Dissertation
Natural Product Antibiotics: Synthesis and Next Generation Analogues
This thesis addresses the urgent challenge of antimicrobial resistance through the discovery and modification of natural product antibiotics.
- Author
- V. Lysenko
- Date
- 21 May 2026
- Links
- Thesis in Leiden Repository
It combines multiple methods, including structure elucidation, total synthesis, structural optimization, and biological evaluation, to overcome resistance mechanisms and enhance the effectiveness of antibiotics. The first chapter reporting original research (Chapter 2) details the discovery, isolation, structural elucidation, and total synthesis of a new class of lipopeptides called paenilipoheptins.

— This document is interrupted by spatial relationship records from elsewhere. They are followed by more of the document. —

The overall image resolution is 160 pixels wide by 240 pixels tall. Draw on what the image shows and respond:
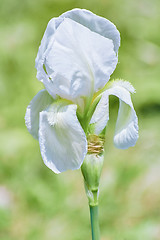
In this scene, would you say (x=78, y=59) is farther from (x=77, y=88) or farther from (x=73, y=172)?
(x=73, y=172)

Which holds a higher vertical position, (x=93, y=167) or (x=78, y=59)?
(x=78, y=59)

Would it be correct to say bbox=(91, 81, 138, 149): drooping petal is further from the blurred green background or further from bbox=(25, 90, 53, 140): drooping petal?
the blurred green background

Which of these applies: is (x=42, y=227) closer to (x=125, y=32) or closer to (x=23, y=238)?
(x=23, y=238)

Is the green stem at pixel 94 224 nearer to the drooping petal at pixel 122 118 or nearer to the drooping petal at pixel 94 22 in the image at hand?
the drooping petal at pixel 122 118

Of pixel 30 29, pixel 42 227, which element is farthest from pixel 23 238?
pixel 30 29

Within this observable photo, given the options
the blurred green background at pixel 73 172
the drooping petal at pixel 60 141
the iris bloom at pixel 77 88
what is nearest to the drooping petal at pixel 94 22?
the iris bloom at pixel 77 88

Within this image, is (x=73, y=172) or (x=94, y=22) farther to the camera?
(x=73, y=172)

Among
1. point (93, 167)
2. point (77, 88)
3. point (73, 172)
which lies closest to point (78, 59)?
point (77, 88)
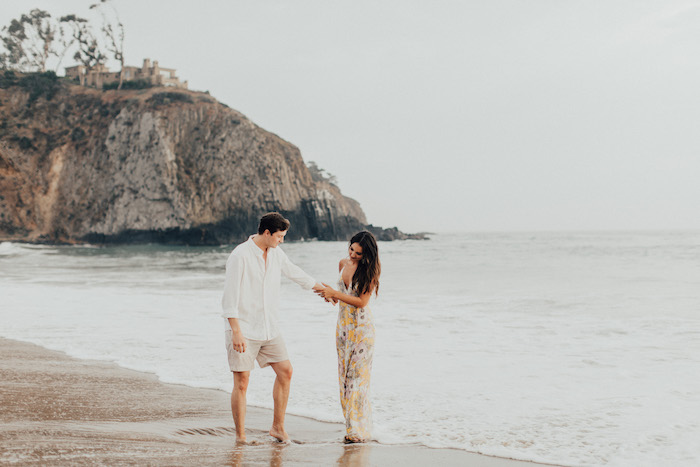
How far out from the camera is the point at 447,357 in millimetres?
7125

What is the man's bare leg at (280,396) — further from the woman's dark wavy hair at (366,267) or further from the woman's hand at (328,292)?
the woman's dark wavy hair at (366,267)

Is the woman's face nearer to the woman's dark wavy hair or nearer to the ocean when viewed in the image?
the woman's dark wavy hair

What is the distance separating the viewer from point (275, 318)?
12.5 feet

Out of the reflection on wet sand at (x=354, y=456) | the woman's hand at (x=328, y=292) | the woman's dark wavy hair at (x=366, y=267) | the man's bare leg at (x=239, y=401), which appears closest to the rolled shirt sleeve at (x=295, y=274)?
the woman's hand at (x=328, y=292)

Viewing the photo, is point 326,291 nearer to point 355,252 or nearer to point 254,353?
point 355,252

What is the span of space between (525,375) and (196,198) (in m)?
53.3

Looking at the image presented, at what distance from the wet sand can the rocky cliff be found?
51732 mm

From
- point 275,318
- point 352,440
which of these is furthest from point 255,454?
point 275,318

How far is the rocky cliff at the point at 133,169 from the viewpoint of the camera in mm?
55531

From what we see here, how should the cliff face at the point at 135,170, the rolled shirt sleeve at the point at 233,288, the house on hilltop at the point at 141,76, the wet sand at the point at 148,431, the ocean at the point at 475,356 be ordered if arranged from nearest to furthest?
the wet sand at the point at 148,431 → the rolled shirt sleeve at the point at 233,288 → the ocean at the point at 475,356 → the cliff face at the point at 135,170 → the house on hilltop at the point at 141,76

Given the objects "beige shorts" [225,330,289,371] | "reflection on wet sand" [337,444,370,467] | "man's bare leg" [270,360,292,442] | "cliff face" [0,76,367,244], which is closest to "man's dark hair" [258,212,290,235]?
"beige shorts" [225,330,289,371]

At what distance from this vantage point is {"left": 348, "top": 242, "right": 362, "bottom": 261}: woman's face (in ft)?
12.7

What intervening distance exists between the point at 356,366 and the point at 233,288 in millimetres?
1069

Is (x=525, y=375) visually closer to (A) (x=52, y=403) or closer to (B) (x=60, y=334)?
(A) (x=52, y=403)
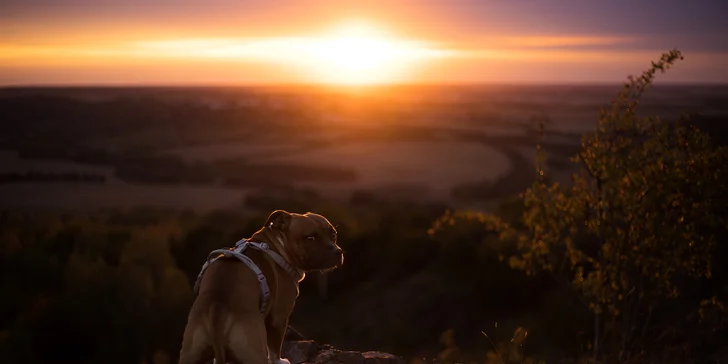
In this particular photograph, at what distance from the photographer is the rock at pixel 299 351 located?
810cm

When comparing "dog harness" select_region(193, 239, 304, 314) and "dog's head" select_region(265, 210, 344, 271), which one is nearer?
"dog harness" select_region(193, 239, 304, 314)

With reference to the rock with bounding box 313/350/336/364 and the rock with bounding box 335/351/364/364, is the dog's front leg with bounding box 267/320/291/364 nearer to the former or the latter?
the rock with bounding box 313/350/336/364

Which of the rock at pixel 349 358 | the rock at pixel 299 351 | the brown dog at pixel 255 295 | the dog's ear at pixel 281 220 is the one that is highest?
the dog's ear at pixel 281 220

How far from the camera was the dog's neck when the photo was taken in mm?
6719

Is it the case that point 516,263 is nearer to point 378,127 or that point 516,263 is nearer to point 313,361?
point 313,361

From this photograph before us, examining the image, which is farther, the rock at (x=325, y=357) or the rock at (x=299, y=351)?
the rock at (x=299, y=351)

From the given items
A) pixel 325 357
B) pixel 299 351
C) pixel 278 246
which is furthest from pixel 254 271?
pixel 299 351

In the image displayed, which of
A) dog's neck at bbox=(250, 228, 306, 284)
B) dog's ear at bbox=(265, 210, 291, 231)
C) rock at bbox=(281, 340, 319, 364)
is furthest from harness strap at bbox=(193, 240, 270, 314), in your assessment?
rock at bbox=(281, 340, 319, 364)

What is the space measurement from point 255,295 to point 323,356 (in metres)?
2.39

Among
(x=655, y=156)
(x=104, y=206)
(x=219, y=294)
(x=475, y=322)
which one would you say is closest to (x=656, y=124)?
(x=655, y=156)

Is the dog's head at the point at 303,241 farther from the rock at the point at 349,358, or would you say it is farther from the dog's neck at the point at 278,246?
the rock at the point at 349,358

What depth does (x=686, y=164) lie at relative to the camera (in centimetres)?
1171

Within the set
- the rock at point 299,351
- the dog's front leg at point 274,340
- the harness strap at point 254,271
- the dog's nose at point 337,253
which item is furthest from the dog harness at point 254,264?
the rock at point 299,351

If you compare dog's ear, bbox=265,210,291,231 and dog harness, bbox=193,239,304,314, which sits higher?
dog's ear, bbox=265,210,291,231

This work enabled the full structure determination of the paenilipoheptin core and a comprehensive biological evaluation of paenilipoheptin A, which demonstrates selective activity against Gram-positive pathogens. Chapter 3 describes the total synthesis and revised structural assignment of the recently discovered antitubercular natural product evybactin. The robust synthetic approach developed provides access to multi-hundred-milligram quantities of evybactin, which had previously been difficult to obtain from the natural producing microorganism. Chapter 4 leverages this optimized synthetic route for structure-activity relationship studies on evybactin, identifying the N-terminus as the most promising site for future modification and conjugation strategies. The final scientific chapter (Chapter 5) explores a “Trojan horse” approach to enhance rifampicin’s effectiveness against Gram-negative pathogens, demonstrating that both siderophore and linker design are crucial for the compound’s potency, with the most effective rifampicin-siderophore conjugate achieving up to a 32-fold increase in activity compared to the unmodified rifampicin. Overall, this thesis advances strategies for developing next-generation therapeutics against antimicrobial resistance.